As seen from Fig.2, MVB and MUSIC algorithms have practically same resolution properties. However despite to the fact that MVB method and MUSIC demonstrate the better results in comparison with ESPRIT we would not recommend these algorithms for application in real communication systems due the following reasons:
1. ESPRIT is more effective from computational point of view;
2. In contradistinction to ESPRIT, MVB and MUSIC have additional false peaks in spatial spectrum.
In particular, Fig. 3, 4 show the typical spatial spectrums of MUSIC (Fig. 3) and MVB method (Fig. 4) for array configuration 1.
Figure 3. MUSIC spatial spectrum for array configuration 1
Figure 4. MVB spatial spectrum for array configuration 1
We can see the presence of false peaks in spatial spectrum.

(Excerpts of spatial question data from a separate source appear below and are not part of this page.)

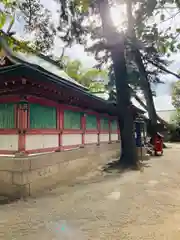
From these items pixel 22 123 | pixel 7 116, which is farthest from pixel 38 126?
pixel 7 116

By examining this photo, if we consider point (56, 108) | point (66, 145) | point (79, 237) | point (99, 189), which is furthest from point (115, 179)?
point (79, 237)

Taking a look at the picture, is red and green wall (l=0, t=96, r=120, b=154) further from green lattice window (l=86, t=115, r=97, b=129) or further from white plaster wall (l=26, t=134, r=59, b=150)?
green lattice window (l=86, t=115, r=97, b=129)

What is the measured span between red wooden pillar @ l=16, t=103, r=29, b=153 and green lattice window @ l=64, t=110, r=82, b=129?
2684 millimetres

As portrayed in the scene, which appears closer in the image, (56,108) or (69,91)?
(69,91)

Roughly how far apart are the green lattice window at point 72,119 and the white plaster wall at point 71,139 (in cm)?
39

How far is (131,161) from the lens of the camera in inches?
512

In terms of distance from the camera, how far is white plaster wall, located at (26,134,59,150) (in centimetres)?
776

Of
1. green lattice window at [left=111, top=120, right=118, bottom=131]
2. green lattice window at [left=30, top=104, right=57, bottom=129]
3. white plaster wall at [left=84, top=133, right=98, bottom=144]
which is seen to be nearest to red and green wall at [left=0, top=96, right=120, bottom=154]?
green lattice window at [left=30, top=104, right=57, bottom=129]

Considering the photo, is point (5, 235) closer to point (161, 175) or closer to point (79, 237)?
point (79, 237)

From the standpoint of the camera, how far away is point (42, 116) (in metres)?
8.44

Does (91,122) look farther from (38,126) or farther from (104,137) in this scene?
(38,126)

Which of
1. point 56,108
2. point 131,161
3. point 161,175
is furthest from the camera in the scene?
point 131,161

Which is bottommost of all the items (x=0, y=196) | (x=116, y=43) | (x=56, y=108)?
(x=0, y=196)

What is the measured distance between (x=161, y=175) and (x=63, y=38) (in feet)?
31.6
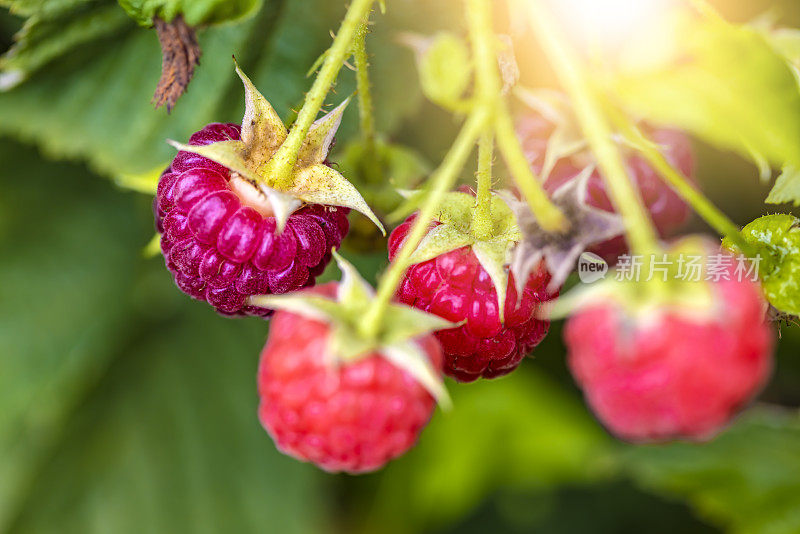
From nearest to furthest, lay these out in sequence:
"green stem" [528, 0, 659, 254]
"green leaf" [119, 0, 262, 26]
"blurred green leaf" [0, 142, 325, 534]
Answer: "green stem" [528, 0, 659, 254]
"green leaf" [119, 0, 262, 26]
"blurred green leaf" [0, 142, 325, 534]

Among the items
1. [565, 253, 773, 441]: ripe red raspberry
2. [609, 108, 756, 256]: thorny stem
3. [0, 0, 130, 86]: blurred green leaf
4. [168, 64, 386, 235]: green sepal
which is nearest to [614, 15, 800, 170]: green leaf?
[609, 108, 756, 256]: thorny stem

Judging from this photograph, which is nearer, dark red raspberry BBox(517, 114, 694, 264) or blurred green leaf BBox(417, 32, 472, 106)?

In real communication applications its peaks may prevent to good DOA estimation. At same time ESPRIT produces signal parameter estimates directly in terms of eigenvalues and has no such disadvantages. So, it seems that in according with these simulations the best resolution properties were achieved by using ESPRIT for array configuration 2.
In this paper we do not consider the effects of multipath but the approach can be used to include a multipath model taking into account the Geometry-based Stochastic Channel Model (GSCM) [5], for example.
A comparison of the performance efficiency was made for three different antenna configurations to compare their DOA estimation quality. The considered antenna configurations had the same number of elements (four) and the same general array size (eleven wavelength). We suppose that the best DOA estimation capability was achieved for array configuration 2 using ESPRIT and the worst result for the array configuration 3, respectively.
This work was supported in part by RFBR grant No. 02-02-17056.